• [WORK TO COMPLETE]:
Go over the data and work out how many lines include the word "marking". Give that number only.

• [SOURCE DATA]:
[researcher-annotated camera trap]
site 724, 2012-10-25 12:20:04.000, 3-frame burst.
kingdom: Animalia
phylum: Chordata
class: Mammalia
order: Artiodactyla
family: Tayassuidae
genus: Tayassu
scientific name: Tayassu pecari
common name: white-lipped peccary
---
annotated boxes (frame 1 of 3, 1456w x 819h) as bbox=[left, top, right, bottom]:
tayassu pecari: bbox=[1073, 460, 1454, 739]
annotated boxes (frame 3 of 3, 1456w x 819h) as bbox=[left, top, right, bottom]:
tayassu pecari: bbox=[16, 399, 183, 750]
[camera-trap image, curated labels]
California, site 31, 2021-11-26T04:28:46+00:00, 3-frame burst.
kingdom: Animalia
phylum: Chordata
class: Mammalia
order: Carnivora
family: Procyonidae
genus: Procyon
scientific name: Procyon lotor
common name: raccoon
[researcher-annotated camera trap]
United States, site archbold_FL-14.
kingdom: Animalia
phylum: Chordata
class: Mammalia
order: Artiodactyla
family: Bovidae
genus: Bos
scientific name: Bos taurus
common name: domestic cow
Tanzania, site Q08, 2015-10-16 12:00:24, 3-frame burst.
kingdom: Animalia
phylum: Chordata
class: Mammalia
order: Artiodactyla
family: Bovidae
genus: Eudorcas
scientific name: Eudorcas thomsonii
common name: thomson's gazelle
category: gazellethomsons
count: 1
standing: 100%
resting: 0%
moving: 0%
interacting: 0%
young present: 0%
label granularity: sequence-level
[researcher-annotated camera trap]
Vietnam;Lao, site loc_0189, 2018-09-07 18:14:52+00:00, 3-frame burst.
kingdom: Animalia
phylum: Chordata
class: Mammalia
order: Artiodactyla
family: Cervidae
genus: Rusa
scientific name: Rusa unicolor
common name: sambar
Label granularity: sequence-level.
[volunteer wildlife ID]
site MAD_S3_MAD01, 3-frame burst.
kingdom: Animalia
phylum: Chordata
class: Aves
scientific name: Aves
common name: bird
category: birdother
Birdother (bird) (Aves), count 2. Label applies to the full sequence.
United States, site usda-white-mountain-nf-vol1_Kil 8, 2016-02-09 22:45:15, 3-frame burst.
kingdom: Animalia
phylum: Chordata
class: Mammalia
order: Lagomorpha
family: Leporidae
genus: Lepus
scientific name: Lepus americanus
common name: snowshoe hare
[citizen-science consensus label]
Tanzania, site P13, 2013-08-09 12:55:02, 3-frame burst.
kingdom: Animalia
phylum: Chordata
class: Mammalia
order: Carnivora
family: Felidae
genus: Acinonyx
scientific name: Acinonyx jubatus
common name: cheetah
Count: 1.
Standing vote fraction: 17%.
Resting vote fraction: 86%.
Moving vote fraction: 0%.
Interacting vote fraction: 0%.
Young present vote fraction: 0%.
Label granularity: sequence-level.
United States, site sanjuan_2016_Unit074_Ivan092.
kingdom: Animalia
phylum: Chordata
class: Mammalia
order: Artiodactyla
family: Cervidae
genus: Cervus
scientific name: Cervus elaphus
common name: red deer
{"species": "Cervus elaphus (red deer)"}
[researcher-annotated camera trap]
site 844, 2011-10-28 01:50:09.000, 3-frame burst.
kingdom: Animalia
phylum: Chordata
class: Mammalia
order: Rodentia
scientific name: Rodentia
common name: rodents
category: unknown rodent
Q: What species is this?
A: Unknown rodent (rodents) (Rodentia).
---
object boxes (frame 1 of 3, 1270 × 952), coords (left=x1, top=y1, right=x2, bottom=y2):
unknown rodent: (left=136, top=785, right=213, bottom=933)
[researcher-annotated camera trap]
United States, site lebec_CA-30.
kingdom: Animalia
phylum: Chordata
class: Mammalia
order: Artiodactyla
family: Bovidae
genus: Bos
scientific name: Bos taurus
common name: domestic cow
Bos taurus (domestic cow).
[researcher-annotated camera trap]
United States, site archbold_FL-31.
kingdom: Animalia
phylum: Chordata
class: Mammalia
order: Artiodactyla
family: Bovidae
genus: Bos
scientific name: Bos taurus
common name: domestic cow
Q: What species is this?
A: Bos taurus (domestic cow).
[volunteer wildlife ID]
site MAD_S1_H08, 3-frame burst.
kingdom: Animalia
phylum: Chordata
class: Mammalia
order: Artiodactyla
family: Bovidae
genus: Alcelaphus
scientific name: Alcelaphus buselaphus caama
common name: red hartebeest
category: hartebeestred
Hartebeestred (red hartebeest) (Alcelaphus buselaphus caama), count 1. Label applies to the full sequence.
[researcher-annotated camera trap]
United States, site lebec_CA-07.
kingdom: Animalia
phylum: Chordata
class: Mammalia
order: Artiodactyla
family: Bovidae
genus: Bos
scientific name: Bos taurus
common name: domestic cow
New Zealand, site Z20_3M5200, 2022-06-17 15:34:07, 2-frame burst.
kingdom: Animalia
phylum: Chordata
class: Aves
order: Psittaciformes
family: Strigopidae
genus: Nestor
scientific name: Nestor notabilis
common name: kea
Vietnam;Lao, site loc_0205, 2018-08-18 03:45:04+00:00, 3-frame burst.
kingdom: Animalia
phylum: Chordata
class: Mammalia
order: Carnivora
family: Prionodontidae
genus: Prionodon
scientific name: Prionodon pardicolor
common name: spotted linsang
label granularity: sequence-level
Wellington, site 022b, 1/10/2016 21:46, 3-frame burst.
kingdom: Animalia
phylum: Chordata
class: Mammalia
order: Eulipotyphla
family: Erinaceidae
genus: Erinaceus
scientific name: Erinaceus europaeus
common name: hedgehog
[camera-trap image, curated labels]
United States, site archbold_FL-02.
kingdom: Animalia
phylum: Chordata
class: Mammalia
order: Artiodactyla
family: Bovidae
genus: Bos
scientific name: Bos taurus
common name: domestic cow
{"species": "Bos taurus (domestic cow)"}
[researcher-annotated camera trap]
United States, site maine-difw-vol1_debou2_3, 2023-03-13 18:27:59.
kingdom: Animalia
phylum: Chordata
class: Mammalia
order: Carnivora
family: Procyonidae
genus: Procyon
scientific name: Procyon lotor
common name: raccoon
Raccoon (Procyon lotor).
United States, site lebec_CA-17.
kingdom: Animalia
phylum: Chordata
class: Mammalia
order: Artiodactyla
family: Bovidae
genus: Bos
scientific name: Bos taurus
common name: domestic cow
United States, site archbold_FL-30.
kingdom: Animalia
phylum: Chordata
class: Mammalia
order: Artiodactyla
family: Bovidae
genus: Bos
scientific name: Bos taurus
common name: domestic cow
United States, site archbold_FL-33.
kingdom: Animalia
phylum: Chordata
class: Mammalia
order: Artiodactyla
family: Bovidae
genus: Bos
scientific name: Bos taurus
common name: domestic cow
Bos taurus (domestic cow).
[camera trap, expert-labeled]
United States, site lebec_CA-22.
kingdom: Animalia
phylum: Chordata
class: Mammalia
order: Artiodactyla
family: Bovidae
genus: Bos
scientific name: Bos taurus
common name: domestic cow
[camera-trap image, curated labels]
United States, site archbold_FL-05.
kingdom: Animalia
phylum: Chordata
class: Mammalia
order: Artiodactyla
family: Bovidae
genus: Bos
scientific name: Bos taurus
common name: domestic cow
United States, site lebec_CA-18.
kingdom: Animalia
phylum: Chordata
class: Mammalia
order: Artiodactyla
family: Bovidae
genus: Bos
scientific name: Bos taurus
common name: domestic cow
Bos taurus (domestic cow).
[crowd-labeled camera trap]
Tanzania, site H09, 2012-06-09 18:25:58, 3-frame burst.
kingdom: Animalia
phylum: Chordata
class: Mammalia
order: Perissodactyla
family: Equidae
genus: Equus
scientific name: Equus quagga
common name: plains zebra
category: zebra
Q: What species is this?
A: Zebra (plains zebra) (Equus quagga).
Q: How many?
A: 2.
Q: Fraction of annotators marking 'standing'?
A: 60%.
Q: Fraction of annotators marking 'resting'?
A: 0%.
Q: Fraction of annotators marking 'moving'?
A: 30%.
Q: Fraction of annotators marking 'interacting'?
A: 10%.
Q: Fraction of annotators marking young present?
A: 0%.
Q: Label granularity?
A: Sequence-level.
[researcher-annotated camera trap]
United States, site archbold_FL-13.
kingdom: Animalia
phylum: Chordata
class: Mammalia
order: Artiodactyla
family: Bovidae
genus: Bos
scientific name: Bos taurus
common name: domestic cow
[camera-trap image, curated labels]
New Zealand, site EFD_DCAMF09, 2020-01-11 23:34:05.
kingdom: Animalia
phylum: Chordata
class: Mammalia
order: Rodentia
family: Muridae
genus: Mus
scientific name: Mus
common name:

• [FINISHED TASK]:
5